What might a universal package manager look like?
- A standard interface akin to Language Server Protocols. Maybe there's no single implementation that works across all languages, but there are common operations that all package managers could implement (querying dependencies, calculating checksums, etc.).
- Arbitrary DAG execution and caching layer. My enthusiasm for Docker Buildkit is unmatched (here, here, here, and here). Buildkit can do this, but the tricky part is figuring out what UX makes sense (it's not a Dockerfile). For example, you'll probably want content-addressable caching (Buildkit does this already).
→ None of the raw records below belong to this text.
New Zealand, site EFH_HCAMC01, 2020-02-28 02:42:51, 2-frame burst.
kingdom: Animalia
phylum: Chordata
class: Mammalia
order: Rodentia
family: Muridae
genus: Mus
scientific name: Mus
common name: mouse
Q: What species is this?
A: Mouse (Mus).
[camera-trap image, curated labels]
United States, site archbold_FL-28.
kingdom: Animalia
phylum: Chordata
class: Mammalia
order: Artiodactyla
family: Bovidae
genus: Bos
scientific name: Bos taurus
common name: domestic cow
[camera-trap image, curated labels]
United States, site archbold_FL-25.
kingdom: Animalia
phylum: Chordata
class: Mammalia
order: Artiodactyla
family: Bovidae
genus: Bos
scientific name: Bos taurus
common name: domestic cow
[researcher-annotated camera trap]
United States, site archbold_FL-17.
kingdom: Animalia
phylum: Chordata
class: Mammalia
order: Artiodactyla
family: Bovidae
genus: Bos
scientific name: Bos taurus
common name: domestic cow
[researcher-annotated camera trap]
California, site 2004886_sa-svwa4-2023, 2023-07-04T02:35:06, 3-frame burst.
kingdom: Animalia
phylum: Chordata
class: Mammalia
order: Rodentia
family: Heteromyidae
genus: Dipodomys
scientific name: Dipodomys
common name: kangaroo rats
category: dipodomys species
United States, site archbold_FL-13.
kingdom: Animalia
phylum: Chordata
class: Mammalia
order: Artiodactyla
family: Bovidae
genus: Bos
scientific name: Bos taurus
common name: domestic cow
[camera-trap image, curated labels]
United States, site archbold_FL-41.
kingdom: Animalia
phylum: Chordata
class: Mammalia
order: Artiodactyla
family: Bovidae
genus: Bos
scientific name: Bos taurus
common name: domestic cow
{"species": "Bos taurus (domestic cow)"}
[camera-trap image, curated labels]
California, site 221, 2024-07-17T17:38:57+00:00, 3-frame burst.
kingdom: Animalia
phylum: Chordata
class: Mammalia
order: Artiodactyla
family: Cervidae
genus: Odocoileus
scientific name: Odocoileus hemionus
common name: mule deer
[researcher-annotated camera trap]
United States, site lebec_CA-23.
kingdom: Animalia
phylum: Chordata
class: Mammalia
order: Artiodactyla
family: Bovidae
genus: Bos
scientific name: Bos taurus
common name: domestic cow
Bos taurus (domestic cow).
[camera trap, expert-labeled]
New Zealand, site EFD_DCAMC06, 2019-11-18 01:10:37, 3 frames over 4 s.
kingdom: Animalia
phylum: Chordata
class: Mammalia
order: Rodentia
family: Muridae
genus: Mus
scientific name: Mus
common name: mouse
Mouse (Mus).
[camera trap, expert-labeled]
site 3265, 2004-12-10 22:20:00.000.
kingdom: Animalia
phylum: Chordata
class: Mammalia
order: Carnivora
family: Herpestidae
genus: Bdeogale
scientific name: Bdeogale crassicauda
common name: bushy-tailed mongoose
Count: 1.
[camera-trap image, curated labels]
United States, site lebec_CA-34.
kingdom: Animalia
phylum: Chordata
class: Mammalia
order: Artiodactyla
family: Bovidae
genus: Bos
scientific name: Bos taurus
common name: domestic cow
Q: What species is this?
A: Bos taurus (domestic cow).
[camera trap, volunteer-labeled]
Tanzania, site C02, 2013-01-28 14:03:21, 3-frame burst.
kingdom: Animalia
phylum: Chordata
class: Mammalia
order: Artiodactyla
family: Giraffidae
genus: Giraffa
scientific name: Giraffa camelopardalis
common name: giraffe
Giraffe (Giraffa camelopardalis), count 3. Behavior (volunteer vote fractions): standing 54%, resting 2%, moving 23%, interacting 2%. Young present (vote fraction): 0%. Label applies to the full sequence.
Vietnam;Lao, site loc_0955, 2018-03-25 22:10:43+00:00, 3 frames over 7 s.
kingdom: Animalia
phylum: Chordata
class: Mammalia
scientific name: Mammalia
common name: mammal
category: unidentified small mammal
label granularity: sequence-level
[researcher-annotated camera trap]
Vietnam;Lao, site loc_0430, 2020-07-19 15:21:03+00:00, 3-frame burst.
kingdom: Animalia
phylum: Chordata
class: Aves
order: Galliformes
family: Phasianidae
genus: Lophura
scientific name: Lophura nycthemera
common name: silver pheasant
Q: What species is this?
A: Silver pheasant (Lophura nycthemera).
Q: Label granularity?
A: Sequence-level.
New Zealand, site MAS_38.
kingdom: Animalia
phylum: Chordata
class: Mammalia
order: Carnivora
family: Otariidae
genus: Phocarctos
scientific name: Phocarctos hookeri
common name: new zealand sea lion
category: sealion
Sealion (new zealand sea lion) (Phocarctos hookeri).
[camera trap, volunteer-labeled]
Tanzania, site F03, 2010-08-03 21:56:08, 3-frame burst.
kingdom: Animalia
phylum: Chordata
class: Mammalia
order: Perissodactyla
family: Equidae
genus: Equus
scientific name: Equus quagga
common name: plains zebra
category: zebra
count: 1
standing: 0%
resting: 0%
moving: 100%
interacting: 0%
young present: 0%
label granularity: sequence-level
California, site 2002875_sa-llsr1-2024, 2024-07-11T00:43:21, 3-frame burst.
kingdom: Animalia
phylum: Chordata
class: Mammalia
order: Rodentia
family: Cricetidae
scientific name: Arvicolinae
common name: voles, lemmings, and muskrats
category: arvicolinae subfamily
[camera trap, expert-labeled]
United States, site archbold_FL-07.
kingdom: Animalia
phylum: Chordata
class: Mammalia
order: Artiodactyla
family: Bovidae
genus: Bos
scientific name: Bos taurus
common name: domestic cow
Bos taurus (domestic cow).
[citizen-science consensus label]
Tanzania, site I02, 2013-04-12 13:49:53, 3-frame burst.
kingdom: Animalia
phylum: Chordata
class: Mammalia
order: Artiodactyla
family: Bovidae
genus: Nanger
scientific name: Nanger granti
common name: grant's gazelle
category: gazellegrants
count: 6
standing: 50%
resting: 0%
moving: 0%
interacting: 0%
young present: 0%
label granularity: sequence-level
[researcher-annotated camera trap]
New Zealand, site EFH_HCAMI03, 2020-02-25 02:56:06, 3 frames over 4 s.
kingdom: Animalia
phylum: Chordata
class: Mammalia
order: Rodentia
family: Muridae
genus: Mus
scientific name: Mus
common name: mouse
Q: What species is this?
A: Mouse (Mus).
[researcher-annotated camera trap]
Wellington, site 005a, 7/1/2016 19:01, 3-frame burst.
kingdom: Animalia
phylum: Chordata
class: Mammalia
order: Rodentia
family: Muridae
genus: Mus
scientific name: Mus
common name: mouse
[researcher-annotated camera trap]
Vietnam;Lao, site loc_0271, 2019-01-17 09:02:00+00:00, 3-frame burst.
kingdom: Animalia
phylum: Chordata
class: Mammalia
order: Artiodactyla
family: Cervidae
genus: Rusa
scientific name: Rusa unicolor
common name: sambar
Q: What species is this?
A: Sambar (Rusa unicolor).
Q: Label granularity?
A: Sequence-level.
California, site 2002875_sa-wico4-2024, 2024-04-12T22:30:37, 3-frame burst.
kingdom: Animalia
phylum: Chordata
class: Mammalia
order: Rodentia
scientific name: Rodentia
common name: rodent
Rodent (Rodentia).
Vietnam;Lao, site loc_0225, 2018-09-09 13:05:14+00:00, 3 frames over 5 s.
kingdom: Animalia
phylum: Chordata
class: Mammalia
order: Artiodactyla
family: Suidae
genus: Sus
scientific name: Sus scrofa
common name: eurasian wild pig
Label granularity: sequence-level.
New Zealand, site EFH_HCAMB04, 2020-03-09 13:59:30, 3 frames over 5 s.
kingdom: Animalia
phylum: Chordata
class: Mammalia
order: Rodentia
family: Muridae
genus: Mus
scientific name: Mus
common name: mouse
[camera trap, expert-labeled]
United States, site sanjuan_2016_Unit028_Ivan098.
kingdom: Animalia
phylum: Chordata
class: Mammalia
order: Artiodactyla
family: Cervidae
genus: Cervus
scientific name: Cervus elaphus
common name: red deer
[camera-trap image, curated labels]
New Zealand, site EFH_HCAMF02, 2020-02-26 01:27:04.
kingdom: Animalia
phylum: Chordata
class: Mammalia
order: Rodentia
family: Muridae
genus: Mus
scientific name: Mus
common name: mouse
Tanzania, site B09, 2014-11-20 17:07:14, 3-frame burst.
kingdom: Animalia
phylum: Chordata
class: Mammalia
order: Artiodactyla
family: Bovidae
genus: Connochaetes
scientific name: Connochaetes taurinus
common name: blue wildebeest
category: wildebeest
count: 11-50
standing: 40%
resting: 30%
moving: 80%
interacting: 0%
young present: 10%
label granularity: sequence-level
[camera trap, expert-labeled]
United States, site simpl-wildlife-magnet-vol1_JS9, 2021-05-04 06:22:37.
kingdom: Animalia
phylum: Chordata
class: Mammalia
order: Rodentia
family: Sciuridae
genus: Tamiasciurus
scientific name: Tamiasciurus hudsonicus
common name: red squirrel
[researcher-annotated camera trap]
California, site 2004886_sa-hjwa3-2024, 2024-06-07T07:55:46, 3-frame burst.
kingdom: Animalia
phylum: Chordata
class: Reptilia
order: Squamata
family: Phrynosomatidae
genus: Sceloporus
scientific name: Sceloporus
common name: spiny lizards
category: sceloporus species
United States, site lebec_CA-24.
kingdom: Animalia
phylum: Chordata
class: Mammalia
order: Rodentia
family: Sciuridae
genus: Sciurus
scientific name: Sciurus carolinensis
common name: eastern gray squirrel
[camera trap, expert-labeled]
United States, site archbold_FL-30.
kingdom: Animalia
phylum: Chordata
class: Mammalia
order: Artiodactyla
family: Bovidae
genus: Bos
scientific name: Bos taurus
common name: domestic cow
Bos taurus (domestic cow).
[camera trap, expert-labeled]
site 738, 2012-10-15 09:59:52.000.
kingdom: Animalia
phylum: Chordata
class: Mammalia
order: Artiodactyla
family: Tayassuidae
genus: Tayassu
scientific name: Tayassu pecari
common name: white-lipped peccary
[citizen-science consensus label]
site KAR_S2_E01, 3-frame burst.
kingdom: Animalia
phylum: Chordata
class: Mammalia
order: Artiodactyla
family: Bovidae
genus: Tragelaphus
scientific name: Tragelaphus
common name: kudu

- Declarative and reproducible. Most package managers are approaching a declarative model but aren't there yet. Declarative configuration is necessary in a world with ephemeral cloud resources. Reproducibility is essential to avoid development/production parity problems (but note that reproducibility is a spectrum).
- Shared libraries for dependency resolution. Even if dependency resolution must be different across languages (due to culture and language quirks), the implementation of the algorithms that power dependency resolution can be shared across languages.
- Simple layer over cloud primitives. Package management should be a simple API over cloud storage. Hosting a package repository should be as simple as "bring your own S3".
- No redundancy in publishing. I touched on this in GitHub's Missing Package Manager, but publishing packages from the source should be simple. Today, you have to rewrite build scripts and provide metadata to every service from which users consume your package. That process is manual and error-prone (not to mention insecure).